▶ SET EXERCISE
Which lines in the rows below contain the string "tower" with the same capitalization? Pick out each of those lines and copy it in full.
* Start *
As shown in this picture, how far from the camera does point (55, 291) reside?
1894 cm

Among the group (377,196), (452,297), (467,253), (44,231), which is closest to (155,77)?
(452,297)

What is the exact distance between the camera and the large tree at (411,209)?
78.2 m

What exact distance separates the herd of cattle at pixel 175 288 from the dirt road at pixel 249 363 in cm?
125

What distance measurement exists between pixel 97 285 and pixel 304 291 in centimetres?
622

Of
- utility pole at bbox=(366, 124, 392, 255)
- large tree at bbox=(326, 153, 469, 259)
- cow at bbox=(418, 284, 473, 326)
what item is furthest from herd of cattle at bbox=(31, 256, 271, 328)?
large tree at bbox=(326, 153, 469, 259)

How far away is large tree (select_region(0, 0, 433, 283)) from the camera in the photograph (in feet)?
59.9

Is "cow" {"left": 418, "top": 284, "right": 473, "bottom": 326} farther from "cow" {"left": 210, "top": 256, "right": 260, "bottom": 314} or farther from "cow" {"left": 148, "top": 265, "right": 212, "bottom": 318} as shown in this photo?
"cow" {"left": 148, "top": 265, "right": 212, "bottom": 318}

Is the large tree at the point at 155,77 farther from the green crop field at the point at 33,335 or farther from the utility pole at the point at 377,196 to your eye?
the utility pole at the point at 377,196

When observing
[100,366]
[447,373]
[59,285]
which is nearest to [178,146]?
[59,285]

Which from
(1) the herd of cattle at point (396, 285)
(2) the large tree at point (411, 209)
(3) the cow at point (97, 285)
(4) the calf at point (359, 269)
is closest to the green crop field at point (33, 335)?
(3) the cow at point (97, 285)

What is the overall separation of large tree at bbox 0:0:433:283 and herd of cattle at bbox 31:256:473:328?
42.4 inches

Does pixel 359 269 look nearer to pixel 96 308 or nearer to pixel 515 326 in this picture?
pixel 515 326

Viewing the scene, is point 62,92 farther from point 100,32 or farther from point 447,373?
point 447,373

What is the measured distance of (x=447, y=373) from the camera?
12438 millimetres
* End *
* Start *
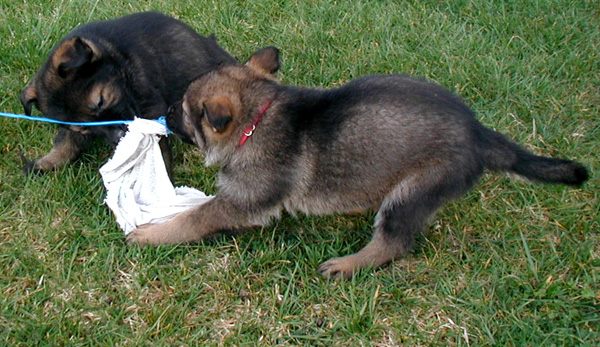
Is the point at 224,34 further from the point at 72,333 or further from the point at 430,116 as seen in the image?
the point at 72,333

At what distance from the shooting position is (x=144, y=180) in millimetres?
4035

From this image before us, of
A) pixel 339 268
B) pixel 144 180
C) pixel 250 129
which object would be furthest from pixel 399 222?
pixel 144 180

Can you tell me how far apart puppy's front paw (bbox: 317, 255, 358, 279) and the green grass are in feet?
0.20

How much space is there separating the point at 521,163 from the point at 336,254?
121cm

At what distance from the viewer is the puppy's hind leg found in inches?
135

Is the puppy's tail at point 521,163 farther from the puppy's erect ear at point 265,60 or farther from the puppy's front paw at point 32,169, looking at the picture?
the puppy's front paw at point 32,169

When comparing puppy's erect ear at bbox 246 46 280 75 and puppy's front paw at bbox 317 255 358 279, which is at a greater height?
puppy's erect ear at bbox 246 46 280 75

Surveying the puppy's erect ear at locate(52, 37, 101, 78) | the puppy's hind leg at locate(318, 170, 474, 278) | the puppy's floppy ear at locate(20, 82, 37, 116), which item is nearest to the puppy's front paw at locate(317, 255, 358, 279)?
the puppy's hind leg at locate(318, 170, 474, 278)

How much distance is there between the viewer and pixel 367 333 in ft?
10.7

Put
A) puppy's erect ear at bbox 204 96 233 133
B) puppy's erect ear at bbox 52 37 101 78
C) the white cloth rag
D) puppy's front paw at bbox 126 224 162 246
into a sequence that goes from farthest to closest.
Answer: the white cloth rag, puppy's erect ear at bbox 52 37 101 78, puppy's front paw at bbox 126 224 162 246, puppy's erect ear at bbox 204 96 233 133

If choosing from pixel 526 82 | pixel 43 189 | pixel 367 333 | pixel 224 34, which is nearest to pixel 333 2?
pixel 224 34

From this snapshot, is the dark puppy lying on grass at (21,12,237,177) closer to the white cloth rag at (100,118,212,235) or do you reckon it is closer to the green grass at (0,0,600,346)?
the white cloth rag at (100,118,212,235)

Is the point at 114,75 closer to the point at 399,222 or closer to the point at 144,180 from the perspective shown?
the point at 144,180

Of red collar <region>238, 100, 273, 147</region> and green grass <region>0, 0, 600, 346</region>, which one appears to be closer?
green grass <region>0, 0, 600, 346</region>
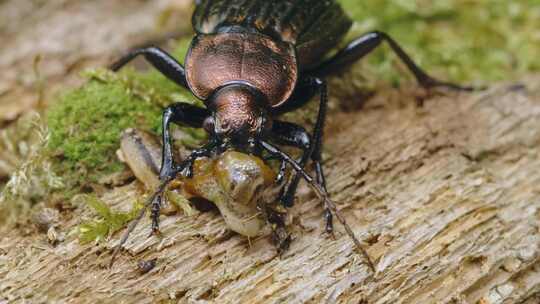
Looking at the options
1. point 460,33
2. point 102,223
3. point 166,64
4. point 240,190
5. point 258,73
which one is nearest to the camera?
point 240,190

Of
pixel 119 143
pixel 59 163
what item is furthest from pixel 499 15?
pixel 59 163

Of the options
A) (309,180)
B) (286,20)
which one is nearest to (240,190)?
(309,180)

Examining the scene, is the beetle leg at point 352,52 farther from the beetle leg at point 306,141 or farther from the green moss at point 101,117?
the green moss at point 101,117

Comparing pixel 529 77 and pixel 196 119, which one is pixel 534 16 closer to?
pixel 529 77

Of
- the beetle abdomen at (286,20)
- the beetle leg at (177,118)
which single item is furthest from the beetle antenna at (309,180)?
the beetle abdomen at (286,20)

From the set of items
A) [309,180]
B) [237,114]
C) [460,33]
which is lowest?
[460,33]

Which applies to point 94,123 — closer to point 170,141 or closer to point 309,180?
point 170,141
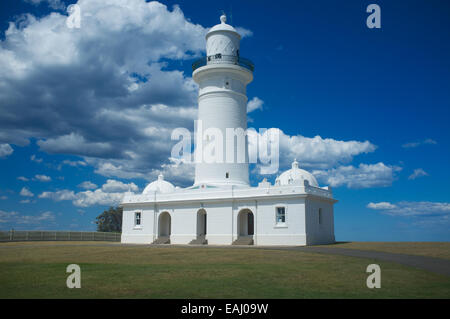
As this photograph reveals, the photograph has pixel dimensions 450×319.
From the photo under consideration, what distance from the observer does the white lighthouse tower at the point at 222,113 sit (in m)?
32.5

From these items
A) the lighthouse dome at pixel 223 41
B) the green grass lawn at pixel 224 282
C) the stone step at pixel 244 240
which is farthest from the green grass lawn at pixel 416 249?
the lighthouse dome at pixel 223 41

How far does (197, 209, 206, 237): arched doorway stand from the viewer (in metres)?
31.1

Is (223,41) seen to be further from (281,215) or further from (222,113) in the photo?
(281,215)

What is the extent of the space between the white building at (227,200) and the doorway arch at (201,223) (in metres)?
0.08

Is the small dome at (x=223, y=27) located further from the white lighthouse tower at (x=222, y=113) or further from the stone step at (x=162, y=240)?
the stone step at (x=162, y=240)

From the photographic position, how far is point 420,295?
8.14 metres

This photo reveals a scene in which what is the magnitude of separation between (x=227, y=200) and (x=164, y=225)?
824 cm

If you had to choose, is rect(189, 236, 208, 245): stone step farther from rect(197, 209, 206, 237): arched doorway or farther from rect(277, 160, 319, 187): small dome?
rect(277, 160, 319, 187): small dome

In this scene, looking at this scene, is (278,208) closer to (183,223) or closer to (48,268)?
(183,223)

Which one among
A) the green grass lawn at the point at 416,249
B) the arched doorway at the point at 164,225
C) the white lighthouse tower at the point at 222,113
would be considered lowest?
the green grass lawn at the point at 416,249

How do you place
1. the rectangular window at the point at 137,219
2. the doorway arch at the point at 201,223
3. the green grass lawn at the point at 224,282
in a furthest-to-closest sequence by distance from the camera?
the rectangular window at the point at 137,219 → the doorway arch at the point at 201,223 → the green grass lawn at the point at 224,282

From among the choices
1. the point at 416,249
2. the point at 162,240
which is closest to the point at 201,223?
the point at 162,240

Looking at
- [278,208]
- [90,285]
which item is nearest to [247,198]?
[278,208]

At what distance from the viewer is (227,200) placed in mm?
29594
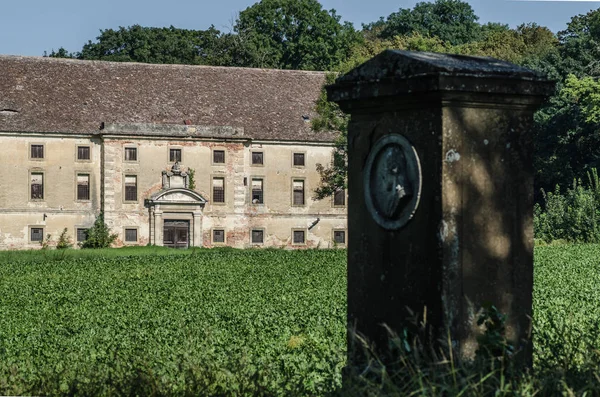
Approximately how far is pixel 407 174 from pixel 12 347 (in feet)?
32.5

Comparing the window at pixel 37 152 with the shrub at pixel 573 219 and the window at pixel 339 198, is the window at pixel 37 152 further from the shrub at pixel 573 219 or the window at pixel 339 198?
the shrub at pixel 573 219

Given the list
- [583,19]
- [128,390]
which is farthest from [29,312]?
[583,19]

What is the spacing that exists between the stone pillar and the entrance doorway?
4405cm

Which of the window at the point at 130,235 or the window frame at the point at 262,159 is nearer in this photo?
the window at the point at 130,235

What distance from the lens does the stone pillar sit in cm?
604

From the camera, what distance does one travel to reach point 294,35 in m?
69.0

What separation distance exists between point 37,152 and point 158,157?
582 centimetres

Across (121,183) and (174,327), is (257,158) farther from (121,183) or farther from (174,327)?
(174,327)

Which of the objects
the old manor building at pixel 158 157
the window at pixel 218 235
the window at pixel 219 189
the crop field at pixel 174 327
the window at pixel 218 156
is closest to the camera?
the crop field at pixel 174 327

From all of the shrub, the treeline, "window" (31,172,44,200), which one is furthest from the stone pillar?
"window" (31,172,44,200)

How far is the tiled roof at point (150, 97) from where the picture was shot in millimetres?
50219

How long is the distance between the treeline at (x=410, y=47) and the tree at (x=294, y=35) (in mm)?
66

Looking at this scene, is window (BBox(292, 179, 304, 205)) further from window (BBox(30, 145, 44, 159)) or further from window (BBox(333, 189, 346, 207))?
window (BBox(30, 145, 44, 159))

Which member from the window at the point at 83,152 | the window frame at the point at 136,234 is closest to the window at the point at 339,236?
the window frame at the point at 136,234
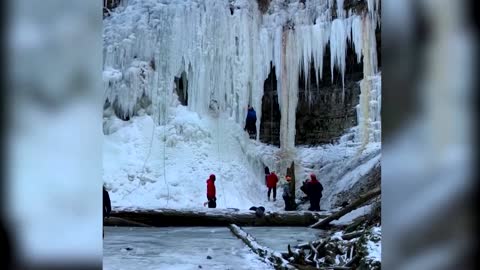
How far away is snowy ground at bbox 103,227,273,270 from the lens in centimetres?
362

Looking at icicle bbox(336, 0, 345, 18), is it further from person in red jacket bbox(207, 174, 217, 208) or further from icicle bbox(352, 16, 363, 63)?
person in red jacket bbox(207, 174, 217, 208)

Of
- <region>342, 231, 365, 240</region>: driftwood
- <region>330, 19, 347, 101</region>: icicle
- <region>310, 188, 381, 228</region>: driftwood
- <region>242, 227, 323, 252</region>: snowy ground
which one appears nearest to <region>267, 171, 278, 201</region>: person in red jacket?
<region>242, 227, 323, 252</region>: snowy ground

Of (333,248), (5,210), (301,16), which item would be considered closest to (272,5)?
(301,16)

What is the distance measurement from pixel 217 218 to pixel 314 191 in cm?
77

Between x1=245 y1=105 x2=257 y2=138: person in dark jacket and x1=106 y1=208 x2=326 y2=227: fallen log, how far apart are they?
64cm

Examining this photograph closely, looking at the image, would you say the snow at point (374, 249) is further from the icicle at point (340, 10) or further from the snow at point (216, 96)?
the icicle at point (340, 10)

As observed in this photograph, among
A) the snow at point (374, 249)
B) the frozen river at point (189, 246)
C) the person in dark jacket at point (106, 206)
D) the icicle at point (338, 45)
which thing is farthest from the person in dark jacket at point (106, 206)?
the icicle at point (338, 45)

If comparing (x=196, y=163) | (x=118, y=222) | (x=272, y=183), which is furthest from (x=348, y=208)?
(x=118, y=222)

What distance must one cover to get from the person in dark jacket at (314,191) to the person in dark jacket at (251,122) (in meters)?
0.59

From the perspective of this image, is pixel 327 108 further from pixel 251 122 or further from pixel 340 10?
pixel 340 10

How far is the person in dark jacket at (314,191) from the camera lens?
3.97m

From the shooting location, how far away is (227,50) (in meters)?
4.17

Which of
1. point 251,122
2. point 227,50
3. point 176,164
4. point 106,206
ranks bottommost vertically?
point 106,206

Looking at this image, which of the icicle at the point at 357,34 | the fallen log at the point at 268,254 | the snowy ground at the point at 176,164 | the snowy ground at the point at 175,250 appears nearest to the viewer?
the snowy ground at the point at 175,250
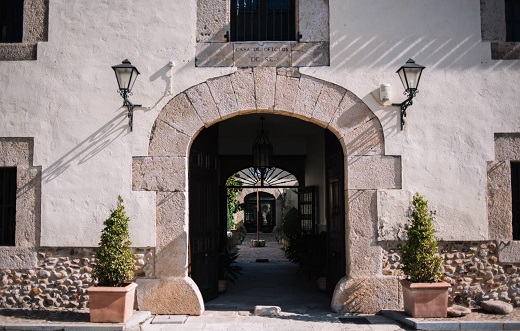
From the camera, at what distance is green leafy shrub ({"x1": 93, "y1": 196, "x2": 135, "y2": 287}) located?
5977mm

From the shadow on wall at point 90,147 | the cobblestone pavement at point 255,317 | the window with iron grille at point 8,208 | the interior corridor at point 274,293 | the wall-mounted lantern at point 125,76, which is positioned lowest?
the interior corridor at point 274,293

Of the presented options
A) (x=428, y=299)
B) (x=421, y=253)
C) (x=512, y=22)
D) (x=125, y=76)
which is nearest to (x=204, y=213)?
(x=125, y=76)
* End *
▶ OUTPUT OF THE TASK
From the photo under consideration, what distance from the observer does the white lighthouse tower at the point at 222,113 sit (in m)?
Is the small dome at (x=223, y=27) located further from the white lighthouse tower at (x=222, y=113) or further from the stone step at (x=162, y=240)?
C) the white lighthouse tower at the point at 222,113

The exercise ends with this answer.